__Problem to solve__: Pick out every line of the data below that contains the string "metal", and copy each line in full. Matching is case-sensitive.

__Records provided__:
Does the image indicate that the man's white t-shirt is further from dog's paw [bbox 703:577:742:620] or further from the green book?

* * *

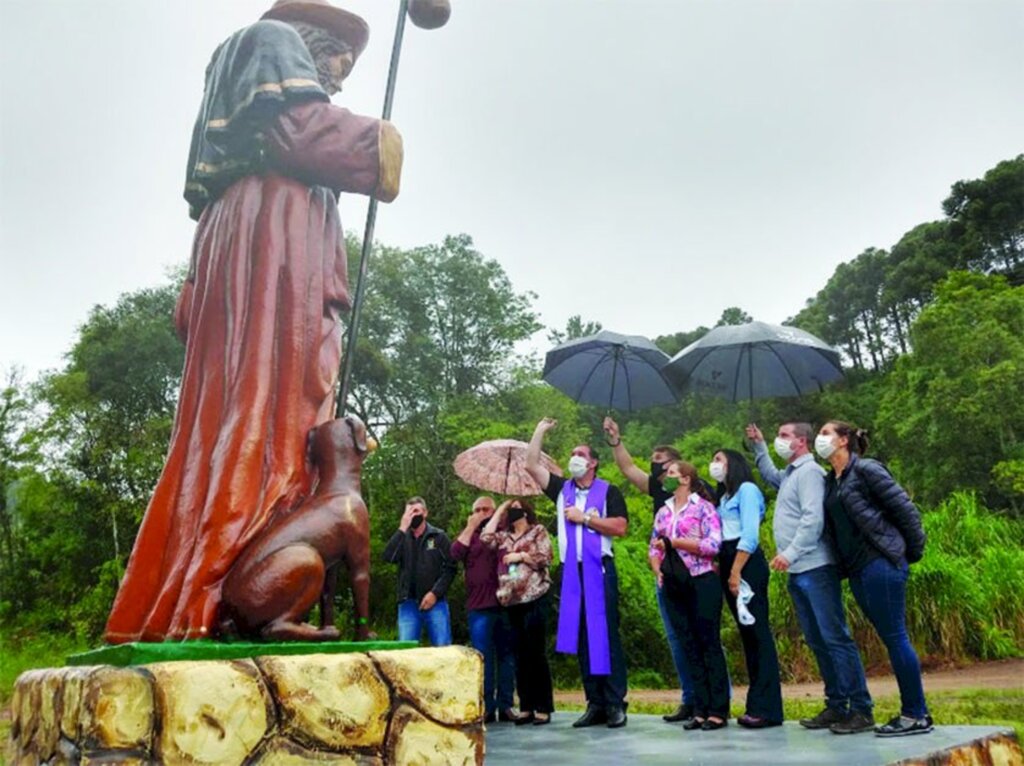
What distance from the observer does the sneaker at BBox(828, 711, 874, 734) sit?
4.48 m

* * *

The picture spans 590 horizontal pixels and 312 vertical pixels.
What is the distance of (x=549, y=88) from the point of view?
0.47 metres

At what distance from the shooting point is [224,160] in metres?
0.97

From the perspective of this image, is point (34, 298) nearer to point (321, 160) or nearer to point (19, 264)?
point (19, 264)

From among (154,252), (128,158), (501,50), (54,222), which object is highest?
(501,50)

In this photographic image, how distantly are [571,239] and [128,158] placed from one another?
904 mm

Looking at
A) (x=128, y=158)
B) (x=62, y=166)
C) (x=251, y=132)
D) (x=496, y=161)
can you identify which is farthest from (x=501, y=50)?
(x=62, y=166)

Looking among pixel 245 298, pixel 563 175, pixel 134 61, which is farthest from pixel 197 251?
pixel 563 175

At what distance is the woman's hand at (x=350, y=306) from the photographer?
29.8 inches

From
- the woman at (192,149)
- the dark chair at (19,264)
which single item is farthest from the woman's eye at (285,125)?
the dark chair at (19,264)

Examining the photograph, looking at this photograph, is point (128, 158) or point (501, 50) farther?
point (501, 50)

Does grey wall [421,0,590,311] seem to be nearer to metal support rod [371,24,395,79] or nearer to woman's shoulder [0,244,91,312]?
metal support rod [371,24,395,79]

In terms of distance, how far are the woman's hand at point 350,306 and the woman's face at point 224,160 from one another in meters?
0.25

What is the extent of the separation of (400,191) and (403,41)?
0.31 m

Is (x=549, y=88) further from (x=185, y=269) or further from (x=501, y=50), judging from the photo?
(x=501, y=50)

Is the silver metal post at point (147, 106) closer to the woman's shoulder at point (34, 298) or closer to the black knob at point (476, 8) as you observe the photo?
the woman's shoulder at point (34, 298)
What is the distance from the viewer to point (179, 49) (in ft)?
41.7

__Exercise solution__:
Does grey wall [421,0,590,311] seem to be nearer to metal support rod [371,24,395,79] or nearer to woman's shoulder [0,244,91,312]?
metal support rod [371,24,395,79]
Is the silver metal post at point (147, 106) closer to the woman's shoulder at point (34, 298) or closer to the black knob at point (476, 8) as you observe the photo?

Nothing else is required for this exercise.